*WORK TO BE COMPLETED*. Rewrite the stretch from the line containing "[SDO/AIA 171, 131, 304" through the line containing "eruption at (106, 345)" with "frames" switched to "images" and nothing else changed. Leave the pictures out of your answer.
─── LISTED ENTRIES
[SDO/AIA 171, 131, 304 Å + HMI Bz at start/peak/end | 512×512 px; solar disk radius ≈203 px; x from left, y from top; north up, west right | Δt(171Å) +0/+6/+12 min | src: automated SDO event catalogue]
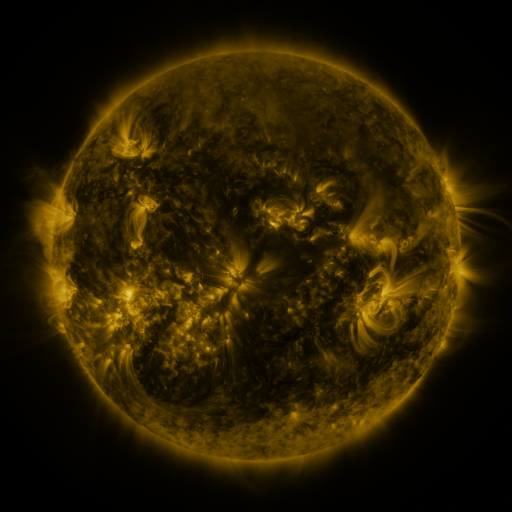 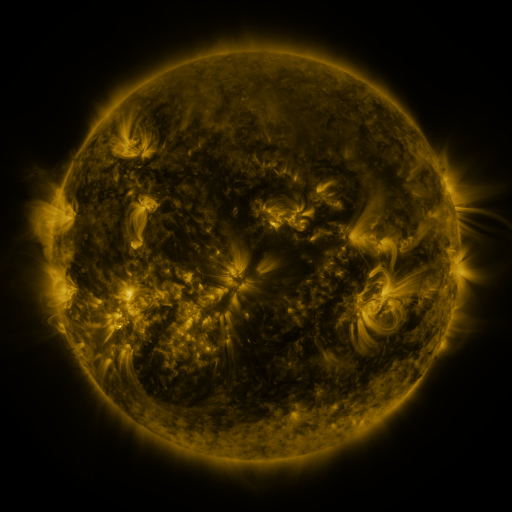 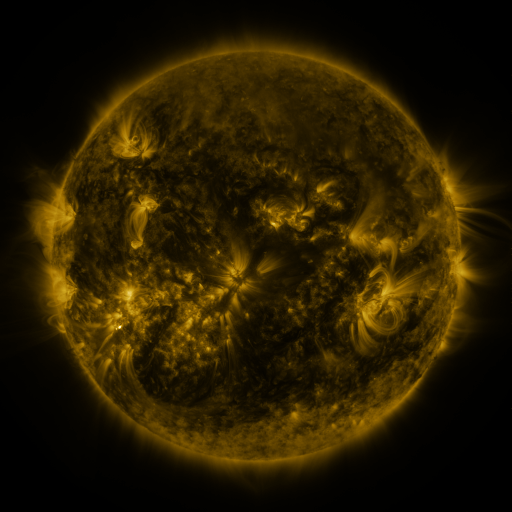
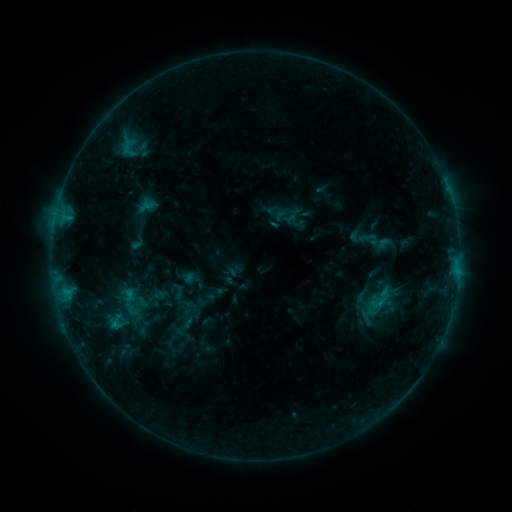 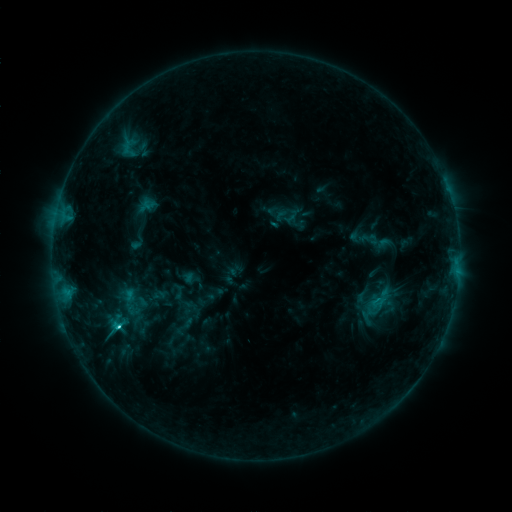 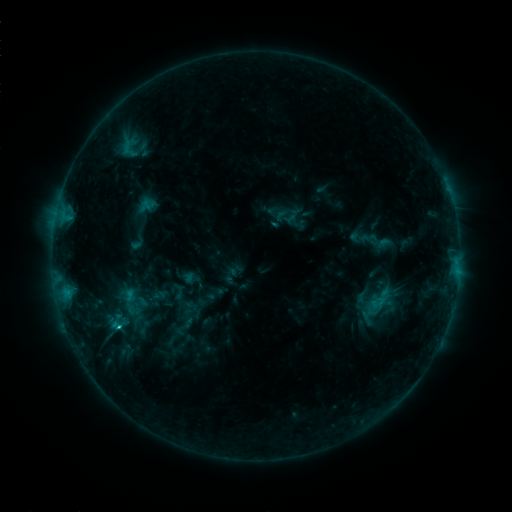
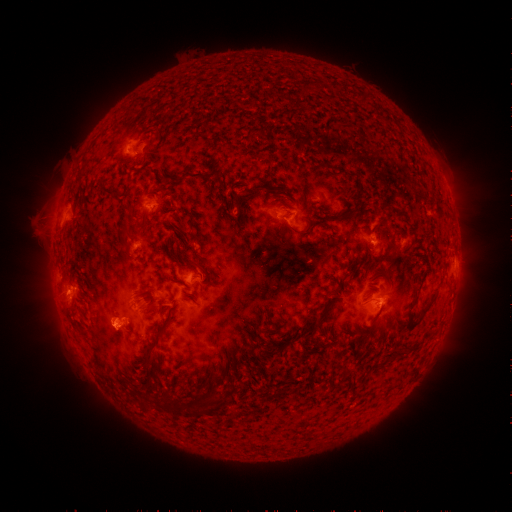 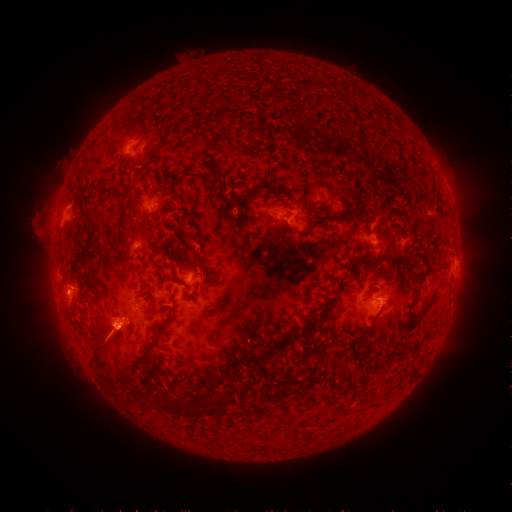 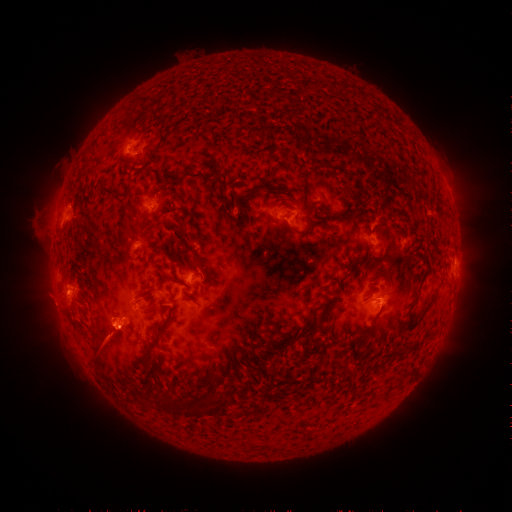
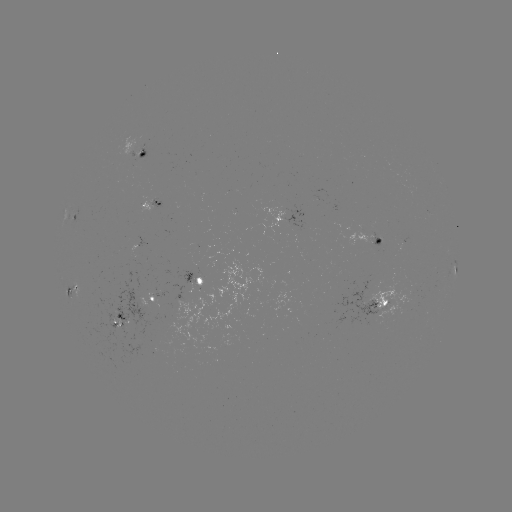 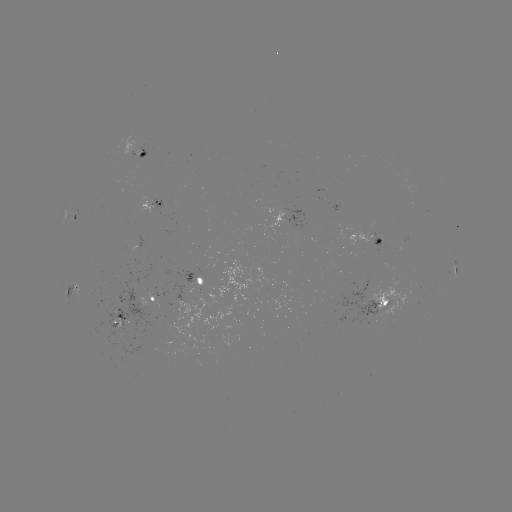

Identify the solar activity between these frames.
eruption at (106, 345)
──────
─── LISTED ENTRIES
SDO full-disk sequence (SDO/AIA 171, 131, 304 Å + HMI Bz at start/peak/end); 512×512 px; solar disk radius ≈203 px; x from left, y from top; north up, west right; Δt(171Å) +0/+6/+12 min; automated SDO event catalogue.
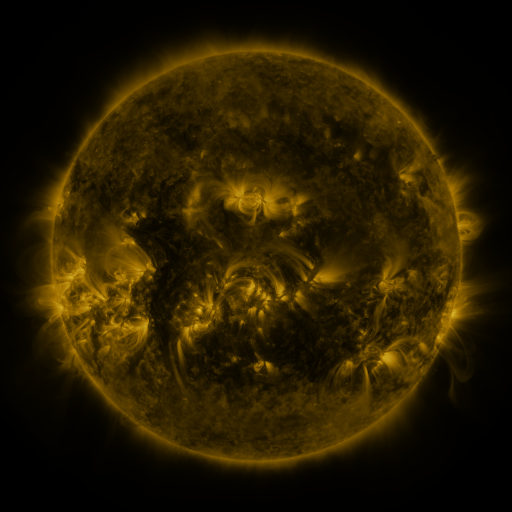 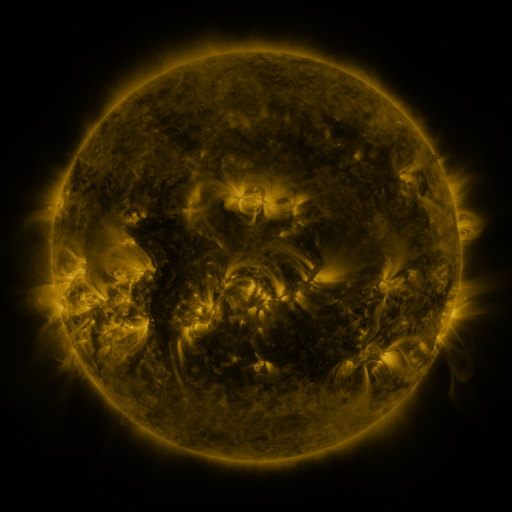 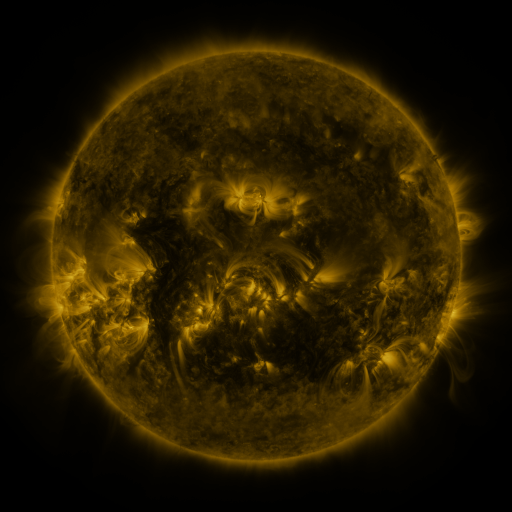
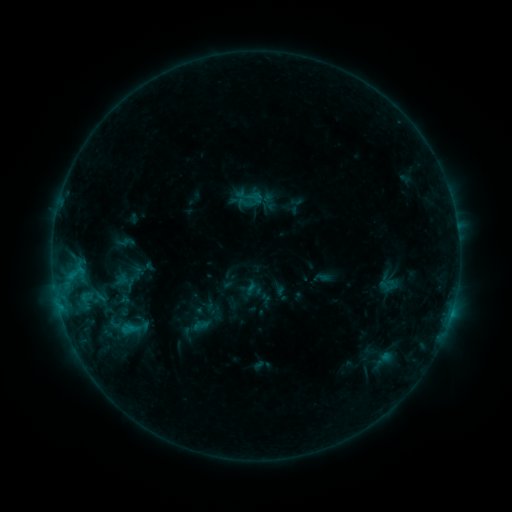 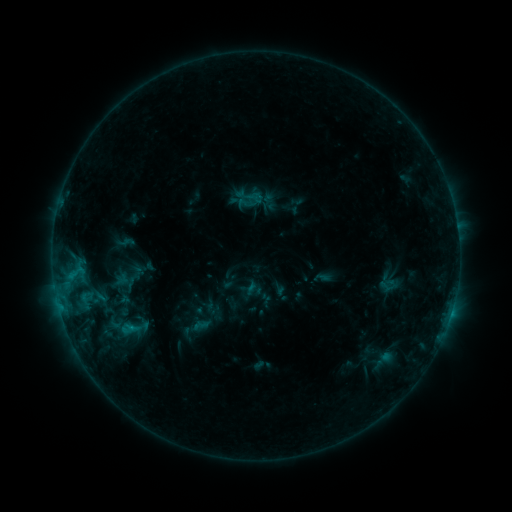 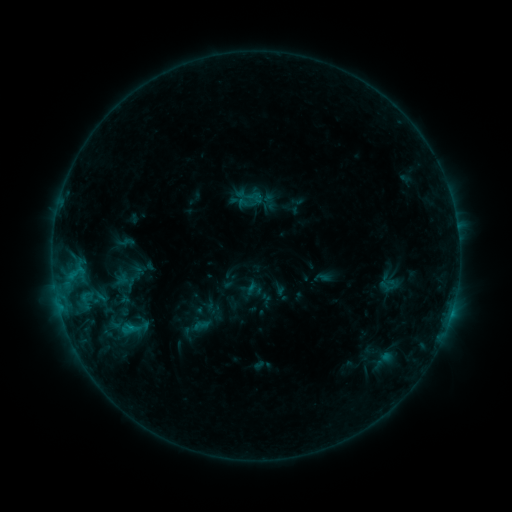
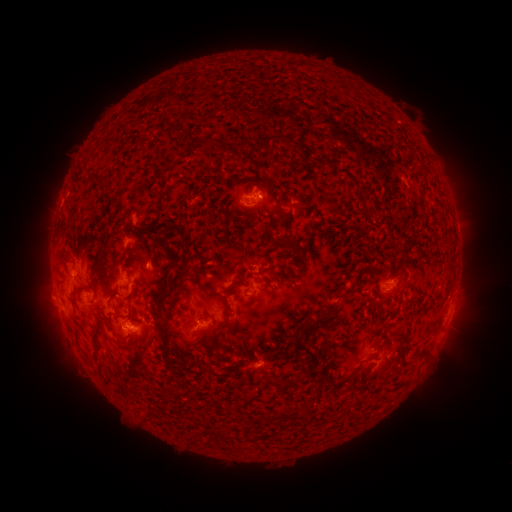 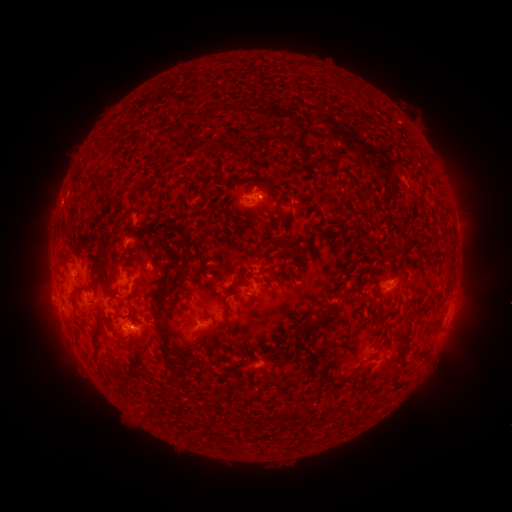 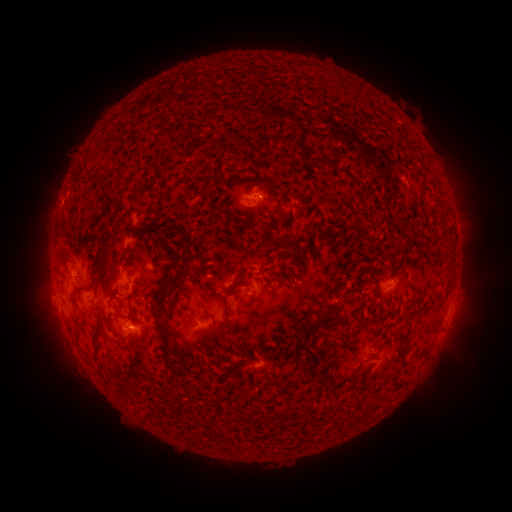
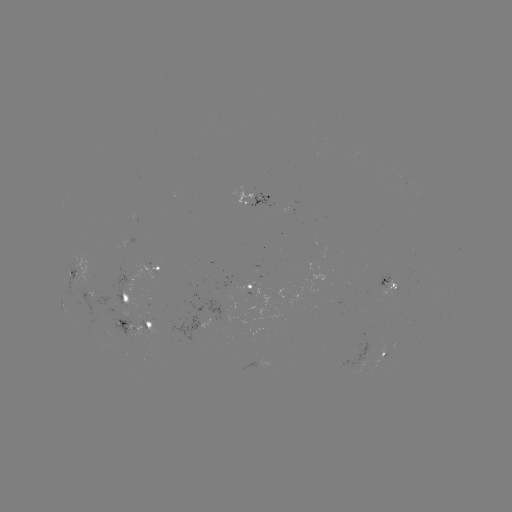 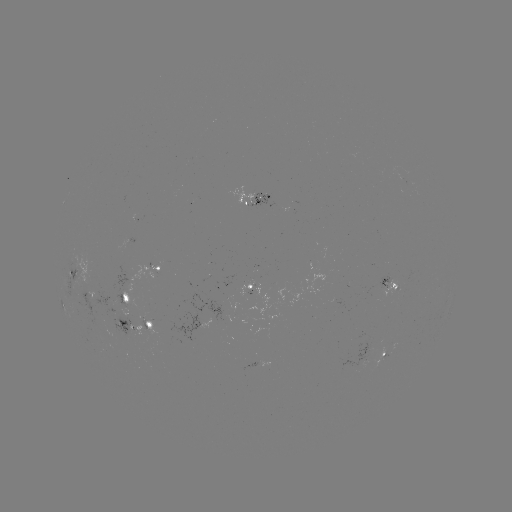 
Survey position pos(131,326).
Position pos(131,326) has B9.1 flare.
──────
─── LISTED ENTRIES
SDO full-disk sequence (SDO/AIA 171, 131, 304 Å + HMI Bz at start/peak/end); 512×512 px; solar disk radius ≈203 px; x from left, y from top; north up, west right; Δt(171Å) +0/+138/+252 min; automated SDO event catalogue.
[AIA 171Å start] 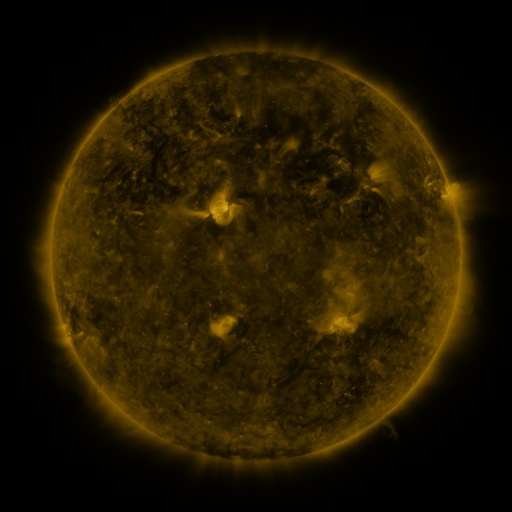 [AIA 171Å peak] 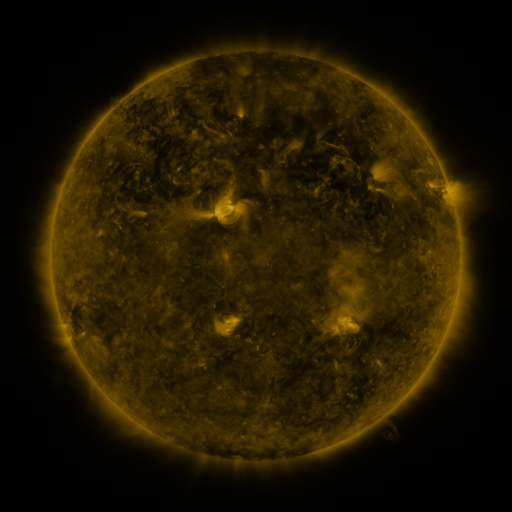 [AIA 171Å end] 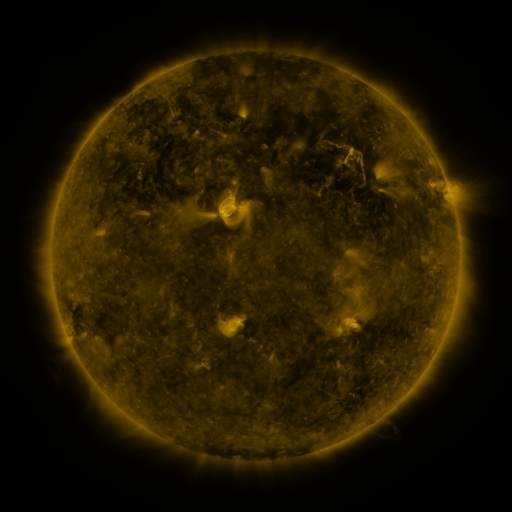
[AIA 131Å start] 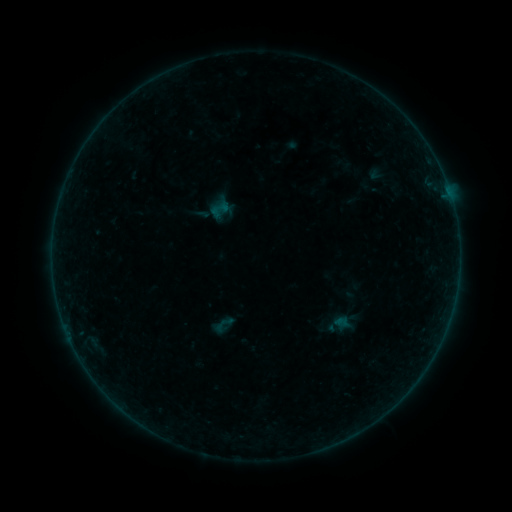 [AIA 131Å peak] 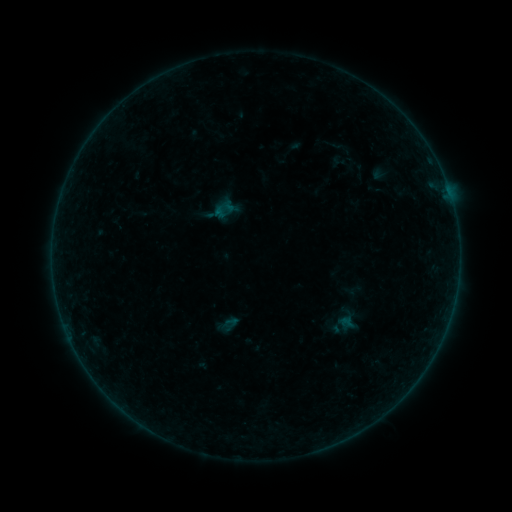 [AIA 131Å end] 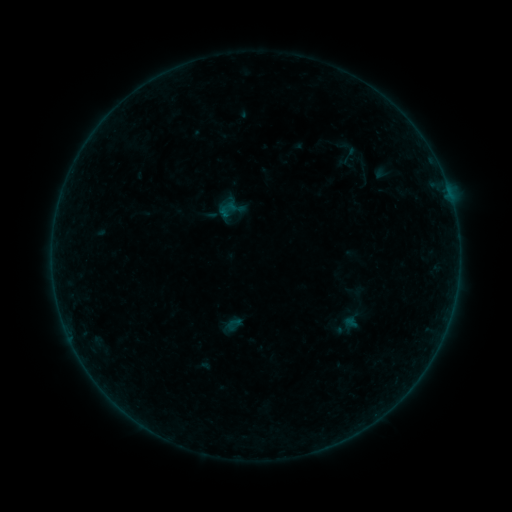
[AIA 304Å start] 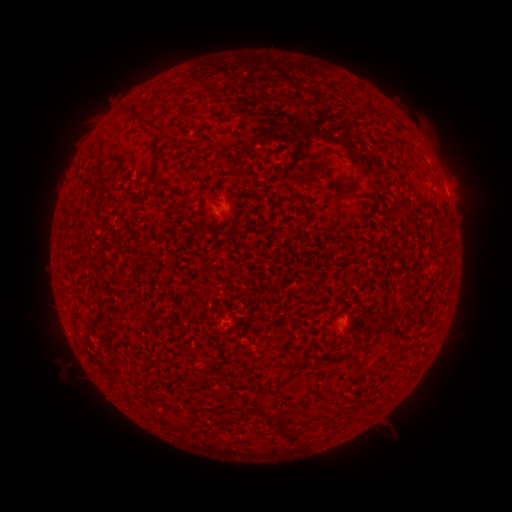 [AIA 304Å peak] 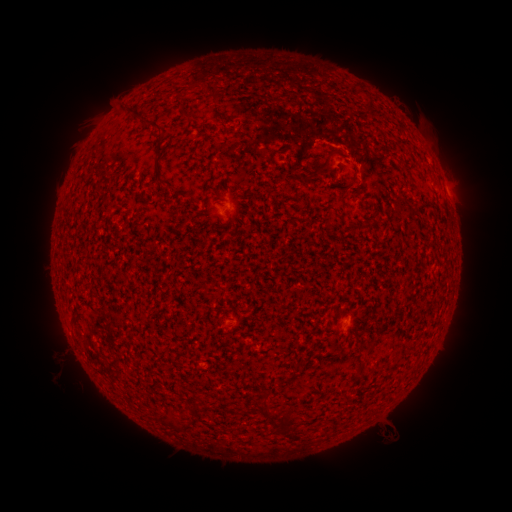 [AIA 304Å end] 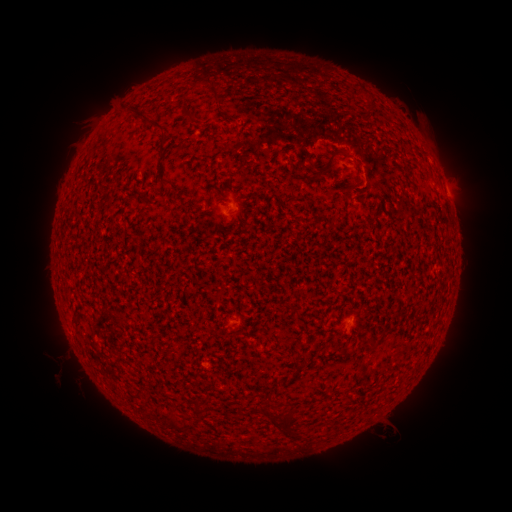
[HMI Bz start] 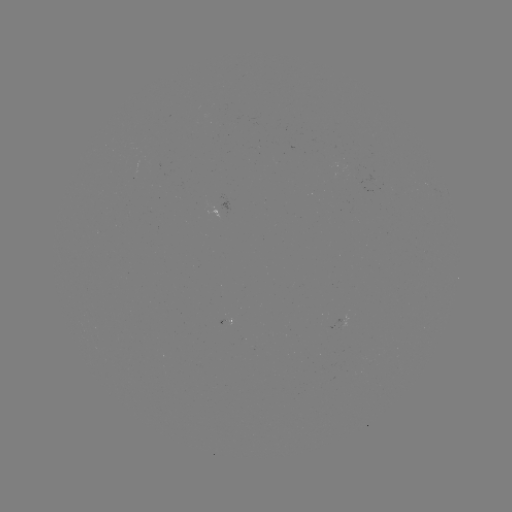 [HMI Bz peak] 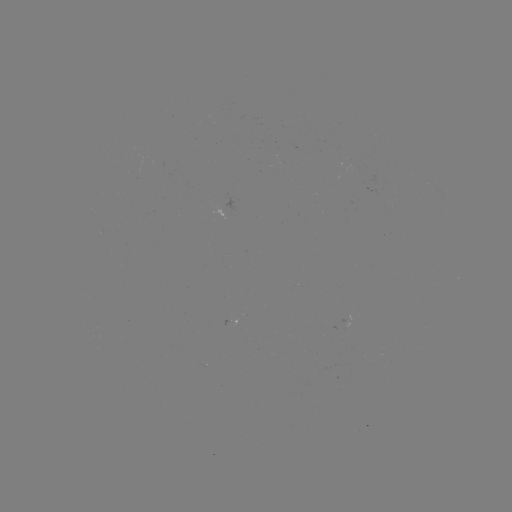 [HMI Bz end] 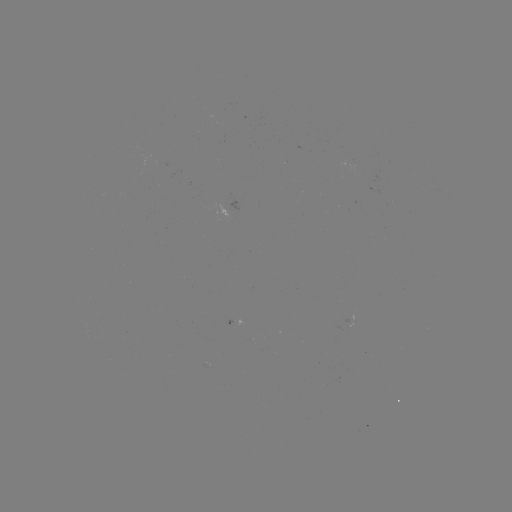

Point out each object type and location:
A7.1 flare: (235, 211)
──────
*EXERCISE OUTPUT*.
[SDO/AIA 171, 131, 304 Å + HMI Bz at start/peak/end | 512×512 px; solar disk radius ≈203 px; x from left, y from top; north up, west right | Δt(171Å) +0/+6/+12 min | src: automated SDO event catalogue]

Identify the solar activity between these images.
eruption at (106, 345)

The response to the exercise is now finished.